A diretora de Energia, Gestão Pública e Socioambiental, Saneamento e Transporte do Banco Nacional de Desenvolvimento Econômico e Social (BNDES), Marilene Ramos disse que a tarifa de água no Brasil é baixa em relação à maioria dos outros países e insuficiente para universalizar o acesso à água e ao saneamento no país.
“Nos países com 100% de cobertura, a tarifa média de água e esgoto era de US$ 6 por metro cúbico nos anos 2000. No Brasil, a tarifa somada hoje dá em torno de R$ 6 por metro cúbico, o que equivale a pouco menos de US$ 2”, declarou a diretora do banco de fomento. Segundo ela, o financiamento público pode ser uma saída para estimular os investimentos das companhias de saneamento, mas a falta de capacidade das empresas estatais em conseguirem linha de crédito representa um entrave.
“No ano passado, o BNDES desembolsou cerca de R$ 70 bilhões. Menos de 1% foi para projetos de saneamento. De modo geral, os agentes do setor têm baixíssima capacidade de tomar financiamento”, disse Marilene. Segundo ela, as restrições atingem principalmente as estatais de saneamento de médio e de pequeno porte. “As empresas privadas, que atendem somente 5% da população brasileira, concentraram 54% do valor financiado no ano passado”, acrescentou.
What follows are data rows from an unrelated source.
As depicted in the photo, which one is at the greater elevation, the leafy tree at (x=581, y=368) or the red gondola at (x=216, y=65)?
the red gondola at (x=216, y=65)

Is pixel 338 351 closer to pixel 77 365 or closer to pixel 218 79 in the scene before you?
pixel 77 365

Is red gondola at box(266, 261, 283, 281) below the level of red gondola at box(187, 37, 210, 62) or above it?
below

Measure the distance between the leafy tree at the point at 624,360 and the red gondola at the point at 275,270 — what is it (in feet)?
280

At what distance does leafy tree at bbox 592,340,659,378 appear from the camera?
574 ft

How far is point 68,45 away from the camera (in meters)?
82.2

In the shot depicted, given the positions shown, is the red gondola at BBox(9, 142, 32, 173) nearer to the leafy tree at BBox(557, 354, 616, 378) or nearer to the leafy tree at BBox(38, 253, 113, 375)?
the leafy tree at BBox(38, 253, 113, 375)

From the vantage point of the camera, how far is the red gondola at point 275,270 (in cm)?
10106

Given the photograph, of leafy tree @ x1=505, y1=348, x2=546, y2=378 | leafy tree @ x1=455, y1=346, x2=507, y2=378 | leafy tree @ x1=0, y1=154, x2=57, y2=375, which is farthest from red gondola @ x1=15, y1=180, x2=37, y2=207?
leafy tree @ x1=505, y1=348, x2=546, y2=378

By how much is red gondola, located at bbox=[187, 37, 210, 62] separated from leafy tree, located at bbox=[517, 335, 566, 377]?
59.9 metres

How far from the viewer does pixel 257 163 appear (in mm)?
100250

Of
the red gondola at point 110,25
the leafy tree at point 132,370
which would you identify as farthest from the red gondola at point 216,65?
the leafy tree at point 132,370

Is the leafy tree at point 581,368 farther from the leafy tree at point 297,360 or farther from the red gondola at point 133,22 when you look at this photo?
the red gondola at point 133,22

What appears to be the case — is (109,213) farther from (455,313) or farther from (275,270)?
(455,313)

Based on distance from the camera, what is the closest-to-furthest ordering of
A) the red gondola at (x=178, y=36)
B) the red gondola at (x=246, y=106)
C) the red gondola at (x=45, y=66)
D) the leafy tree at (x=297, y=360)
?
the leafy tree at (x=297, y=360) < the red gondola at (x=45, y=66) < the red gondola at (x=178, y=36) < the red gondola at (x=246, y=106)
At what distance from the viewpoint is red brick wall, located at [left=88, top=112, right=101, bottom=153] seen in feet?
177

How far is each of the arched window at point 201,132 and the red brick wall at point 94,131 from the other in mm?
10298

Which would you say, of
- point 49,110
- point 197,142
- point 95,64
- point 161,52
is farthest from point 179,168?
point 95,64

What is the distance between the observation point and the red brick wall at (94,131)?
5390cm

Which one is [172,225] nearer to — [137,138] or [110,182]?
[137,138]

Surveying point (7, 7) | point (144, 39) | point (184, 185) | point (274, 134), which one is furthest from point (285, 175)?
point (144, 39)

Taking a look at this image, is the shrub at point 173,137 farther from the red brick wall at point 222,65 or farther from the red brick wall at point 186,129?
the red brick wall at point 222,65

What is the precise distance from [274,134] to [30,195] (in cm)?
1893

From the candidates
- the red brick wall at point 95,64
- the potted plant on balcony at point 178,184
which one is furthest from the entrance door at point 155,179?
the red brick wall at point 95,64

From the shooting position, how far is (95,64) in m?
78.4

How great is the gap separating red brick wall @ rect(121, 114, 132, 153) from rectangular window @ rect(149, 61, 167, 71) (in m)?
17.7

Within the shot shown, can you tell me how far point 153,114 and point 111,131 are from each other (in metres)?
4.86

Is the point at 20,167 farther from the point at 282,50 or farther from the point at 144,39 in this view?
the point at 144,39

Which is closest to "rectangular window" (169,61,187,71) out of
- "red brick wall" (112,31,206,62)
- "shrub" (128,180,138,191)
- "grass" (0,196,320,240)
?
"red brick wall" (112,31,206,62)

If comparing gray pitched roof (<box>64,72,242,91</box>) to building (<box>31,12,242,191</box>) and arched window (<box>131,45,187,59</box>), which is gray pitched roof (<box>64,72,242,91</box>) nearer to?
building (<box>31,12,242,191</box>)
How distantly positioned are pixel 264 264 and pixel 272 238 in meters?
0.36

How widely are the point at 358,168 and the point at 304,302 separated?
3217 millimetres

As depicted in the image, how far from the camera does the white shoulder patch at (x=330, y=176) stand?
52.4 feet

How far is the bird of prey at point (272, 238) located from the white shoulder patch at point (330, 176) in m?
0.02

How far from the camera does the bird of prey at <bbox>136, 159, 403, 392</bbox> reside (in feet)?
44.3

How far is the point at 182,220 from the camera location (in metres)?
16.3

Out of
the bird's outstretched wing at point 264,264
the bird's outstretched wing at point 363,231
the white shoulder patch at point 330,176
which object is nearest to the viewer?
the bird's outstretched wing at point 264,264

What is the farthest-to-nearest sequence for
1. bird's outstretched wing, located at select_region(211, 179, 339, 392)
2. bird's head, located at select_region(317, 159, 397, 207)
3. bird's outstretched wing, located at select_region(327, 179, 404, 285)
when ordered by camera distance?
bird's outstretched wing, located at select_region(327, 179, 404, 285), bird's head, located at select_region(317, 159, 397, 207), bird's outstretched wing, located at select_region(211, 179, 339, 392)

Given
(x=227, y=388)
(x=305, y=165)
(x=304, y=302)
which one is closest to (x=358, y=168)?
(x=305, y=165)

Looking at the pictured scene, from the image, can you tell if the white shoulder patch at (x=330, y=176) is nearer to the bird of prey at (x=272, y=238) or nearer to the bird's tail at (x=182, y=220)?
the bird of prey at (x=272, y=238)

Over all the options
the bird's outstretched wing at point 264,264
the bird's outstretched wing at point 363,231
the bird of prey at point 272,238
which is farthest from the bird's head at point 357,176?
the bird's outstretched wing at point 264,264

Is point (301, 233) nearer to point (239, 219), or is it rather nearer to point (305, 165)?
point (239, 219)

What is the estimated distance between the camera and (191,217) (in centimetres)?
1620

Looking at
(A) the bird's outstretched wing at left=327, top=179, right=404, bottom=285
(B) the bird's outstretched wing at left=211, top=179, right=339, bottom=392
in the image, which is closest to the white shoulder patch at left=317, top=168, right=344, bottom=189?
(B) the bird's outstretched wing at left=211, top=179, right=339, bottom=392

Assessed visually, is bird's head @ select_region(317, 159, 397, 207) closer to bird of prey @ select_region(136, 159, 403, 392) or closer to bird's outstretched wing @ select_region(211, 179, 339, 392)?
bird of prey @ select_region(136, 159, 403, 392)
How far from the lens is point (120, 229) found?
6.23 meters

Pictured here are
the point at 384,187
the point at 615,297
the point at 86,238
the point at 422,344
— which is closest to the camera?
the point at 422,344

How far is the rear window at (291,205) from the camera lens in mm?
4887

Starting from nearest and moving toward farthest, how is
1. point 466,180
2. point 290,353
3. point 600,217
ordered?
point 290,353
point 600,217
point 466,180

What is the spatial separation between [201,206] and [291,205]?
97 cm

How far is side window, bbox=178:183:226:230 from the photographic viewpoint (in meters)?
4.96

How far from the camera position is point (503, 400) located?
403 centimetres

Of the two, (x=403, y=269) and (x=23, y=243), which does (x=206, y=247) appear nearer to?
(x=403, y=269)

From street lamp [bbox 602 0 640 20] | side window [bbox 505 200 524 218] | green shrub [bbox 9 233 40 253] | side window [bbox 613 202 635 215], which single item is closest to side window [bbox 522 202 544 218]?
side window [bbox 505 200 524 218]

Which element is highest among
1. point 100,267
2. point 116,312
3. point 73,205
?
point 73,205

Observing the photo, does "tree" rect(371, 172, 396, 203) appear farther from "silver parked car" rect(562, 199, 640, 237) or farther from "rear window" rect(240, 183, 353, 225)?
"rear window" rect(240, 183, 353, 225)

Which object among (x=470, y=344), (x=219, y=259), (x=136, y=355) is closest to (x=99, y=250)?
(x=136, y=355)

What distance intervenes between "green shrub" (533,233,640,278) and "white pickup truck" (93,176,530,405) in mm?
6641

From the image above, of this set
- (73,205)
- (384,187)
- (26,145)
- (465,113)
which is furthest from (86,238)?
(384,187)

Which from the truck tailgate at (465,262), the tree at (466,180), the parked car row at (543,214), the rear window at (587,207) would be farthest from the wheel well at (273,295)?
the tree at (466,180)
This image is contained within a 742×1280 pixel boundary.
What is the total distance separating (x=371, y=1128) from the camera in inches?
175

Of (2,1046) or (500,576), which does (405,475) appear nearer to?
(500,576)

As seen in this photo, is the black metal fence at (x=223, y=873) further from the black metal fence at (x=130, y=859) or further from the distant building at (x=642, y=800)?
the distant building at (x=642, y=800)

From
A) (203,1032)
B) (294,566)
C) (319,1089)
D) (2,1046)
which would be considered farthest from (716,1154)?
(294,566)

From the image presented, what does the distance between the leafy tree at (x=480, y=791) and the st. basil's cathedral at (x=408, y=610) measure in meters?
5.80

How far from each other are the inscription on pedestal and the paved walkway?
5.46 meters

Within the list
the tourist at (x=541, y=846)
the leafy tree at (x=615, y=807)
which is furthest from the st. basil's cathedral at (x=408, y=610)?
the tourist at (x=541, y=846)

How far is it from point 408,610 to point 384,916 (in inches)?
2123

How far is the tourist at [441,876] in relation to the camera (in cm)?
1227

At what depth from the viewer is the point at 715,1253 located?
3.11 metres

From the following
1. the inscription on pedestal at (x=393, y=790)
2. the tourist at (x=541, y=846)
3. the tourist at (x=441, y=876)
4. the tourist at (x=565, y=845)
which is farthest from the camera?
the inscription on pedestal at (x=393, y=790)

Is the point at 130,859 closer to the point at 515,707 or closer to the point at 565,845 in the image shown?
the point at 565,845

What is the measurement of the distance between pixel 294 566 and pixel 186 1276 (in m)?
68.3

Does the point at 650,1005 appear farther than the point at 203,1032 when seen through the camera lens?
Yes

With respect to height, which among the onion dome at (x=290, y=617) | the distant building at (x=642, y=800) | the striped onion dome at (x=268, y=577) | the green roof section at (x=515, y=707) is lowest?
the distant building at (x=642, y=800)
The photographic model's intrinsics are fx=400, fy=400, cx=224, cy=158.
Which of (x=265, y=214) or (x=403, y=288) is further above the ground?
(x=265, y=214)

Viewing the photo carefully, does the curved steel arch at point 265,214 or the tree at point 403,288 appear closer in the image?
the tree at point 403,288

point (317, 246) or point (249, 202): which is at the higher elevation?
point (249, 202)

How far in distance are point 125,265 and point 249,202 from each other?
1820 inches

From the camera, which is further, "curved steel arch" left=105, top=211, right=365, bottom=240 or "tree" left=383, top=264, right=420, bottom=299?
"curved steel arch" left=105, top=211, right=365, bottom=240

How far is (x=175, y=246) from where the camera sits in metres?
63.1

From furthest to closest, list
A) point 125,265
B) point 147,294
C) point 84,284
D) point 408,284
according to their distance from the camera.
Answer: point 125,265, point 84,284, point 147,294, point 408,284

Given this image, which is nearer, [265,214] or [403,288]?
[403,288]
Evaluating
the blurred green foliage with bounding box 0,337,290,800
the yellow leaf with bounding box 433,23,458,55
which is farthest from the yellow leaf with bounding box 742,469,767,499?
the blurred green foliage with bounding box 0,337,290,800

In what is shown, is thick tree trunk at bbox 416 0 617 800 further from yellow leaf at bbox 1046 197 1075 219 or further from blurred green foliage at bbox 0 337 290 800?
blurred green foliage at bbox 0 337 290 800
Entre as empresas públicas de saneamento, detalhou Marilene, somente as quatro maiores do país têm linhas de crédito com o banco. Para a diretora do BNDES, a burocracia nas companhias públicas estaduais e municipais desestimula a concessão de empréstimos. “Enquanto os desembolsos do banco para projetos de empresas públicas duram oito anos, as empresas privadas executam os projetos em dois ou três anos”, declarou.
Para estimular os empréstimos para o setor, o banco aumentou o prazo de 20 para 34 anos e reduziu o spread (diferença entre os juros que paga para captar os recursos e o que empresta) de 1,7 para 0,9 ponto percentual.